Yönerge 1:
Dersim üzerine olan belgeye göre, sürgüne gönderilenlerin geri dönmesine kaç yıl sonra izin verilmiş?
Yönerge 2:
Dersim üzerine olan belgeye bakarak aşağıdaki cümlelerin her biri belgeyle uyuşuyor mu, evet ya da hayır diye cevaplayın ve kararı belirleyen sözleri belgeden aynen alıntılayın.
(a) "Tunceli Tenkil Harekâtı" kararı Bakanlar Kurulu tarafından 1935 yılında alınmıştır.
(b) Harekâtlar sonunda 20 bin kişi batı illerine sürgün edilmiştir.
(c) Birinci harekât 4 Mayıs 1937'de yapılmıştır.

Belge:
● ● ● ●
Seyit Rıza (İ. Sabri Çağlayangil’den akt. Bedriye Poyraz 2013: 24)

Sosyal medyada, araştırmacı Hamide Rencüs’ün bir videosu karşıma çıktı. Suriye’de HTŞ birliklerinin Arap Alevi toplumuna karşı gerçekleştirdikleri katliamı ve işkenceyi duyuruyordu. Daha sonra Avrupa’da düzenlenen protesto gösterilerinde, imza kampanyalarında Alevilere karşı girişilen bu katliama “Dur!” demek ve duyarlılık oluşturmak üzere yükselen sesleri izledim.

Oysa Aleviliğin beşiği Anadolu toprakları olan yurdumda kimse ses çıkarmadı veya çıkarılan sesler sağır kulaklara ulaş(a)madı. Neden? Çünkü asıl katliamlar bu toplumda yaşandı: 16. yüzyılda Yavuz Sultan Selim’in başlattığı komşu kanı ile elini yıkama geleneği sürdürülmüş, 1938 Dersim Katliamı, 1978 Maraş Katliamı, 1979 Çorum Katliamı[1], 1993 Sivas Katliamı ve 1995 Gazi Mahallesi Katliamı ile bir katliam diğerini izlemiş.

İncelemek istediğim anı ve otobiyografilere denk gelmesi nedeniyle sadece 1938 Dersim Katliamı üzerinde duracağım.  Gecikmiş Nisan 2025 yazısında ise elinizdeki yazıdan hareketle farklı sorulara yanıt arayacağım.

1938 Dersim Katliamı

Üç Cumhuriyet kadınının anılarında Dersim kırımının anlatılıp anlatılmadığını büyüteç altına almadan önce bu kırım ile ilgili bir-iki tümce ifade etmek istiyorum.  İncelemeye açılan Meclis tutanaklarında aktarıldığına göre, Bakanlar Kurulu’nca 1935 yılında alınan “Tunceli Tenkil Harekâtı” (Cezalandırma ve Sürgün başlıklı) kararında hedeflenen amaçlara ulaşmak için 1937 yılında geniş alana yayılan askeri operasyonlar başlatılmıştır[2]. Her biri birer ay süren 4 Mayıs 1937’de birinci ve 6 Ağustos 1938’de icra edilen ikinci harekâtta toplamda nüfusun yaklaşık yarısı (dönemin nüfus sayımının sağlıklı yapılmadığını düşünerek rakam vermiyorum) öldürülmüş, 12 bin kişi de batı illerine sürgüne gönderilmiş. Sürgünden dönmek isteyenlere ancak dokuz yıl sonra izin verilmiş.
● ● ● ●
Verilen Bilgiler:
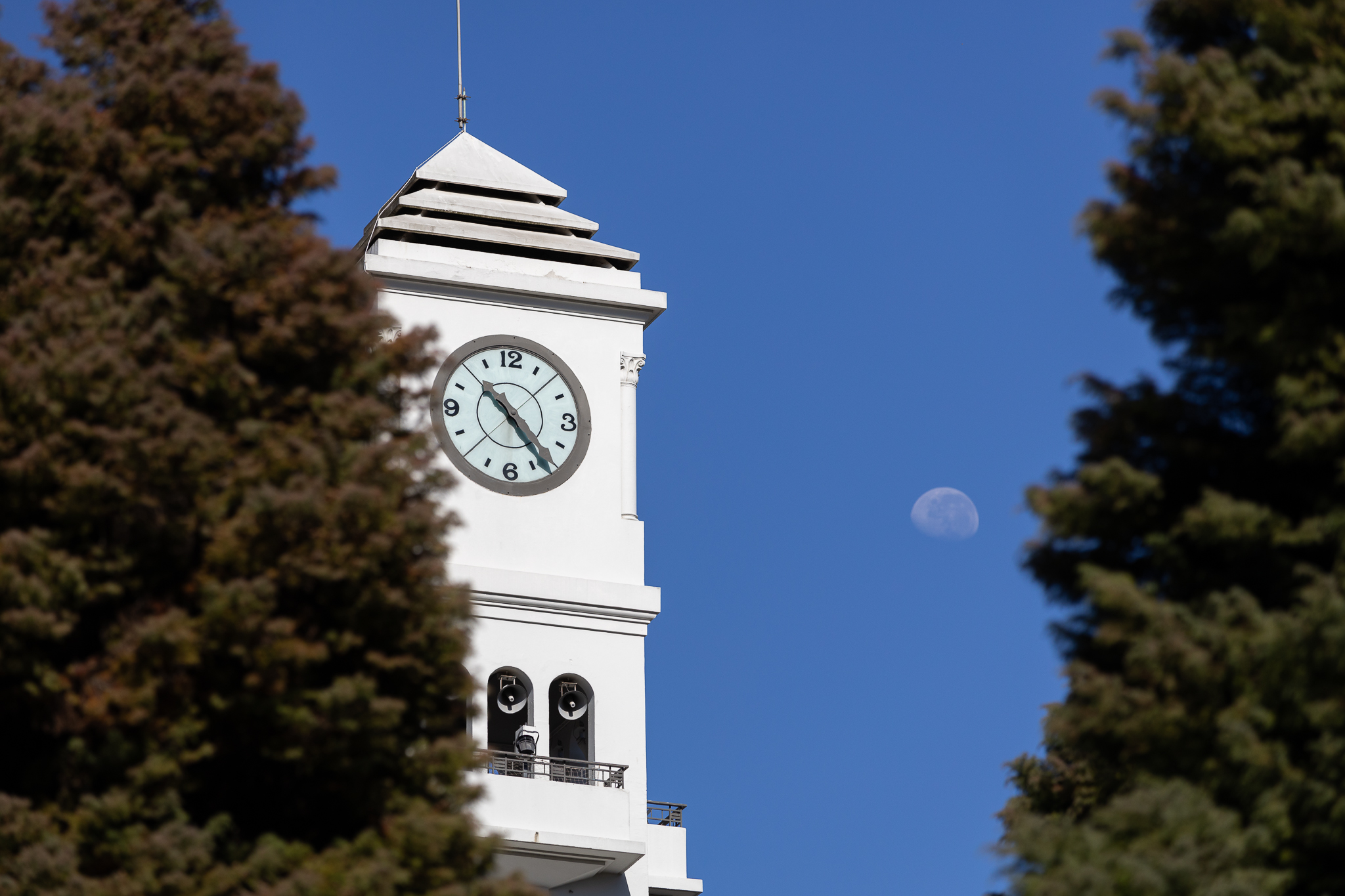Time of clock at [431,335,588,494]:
● ● ● ●
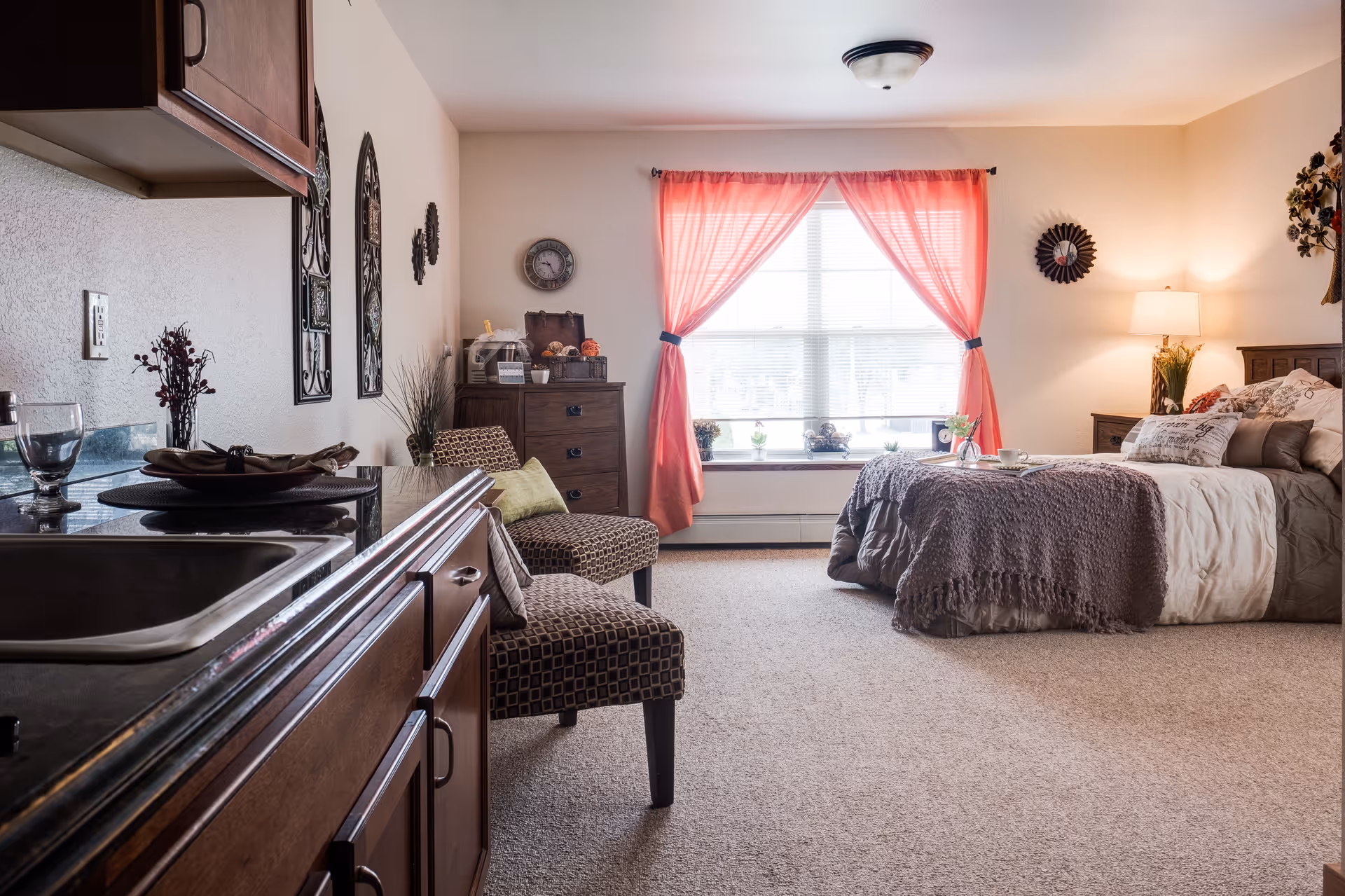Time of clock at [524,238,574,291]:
● ● ● ●
Yazılı Cevap 1:
Dokuz yıl sonra.

Yazılı Cevap 2:
(a) Evet: "Bakanlar Kurulu’nca 1935 yılında alınan"
(b) Hayır: "12 bin kişi de batı illerine sürgüne gönderilmiş"
(c) Evet: "4 Mayıs 1937’de birinci"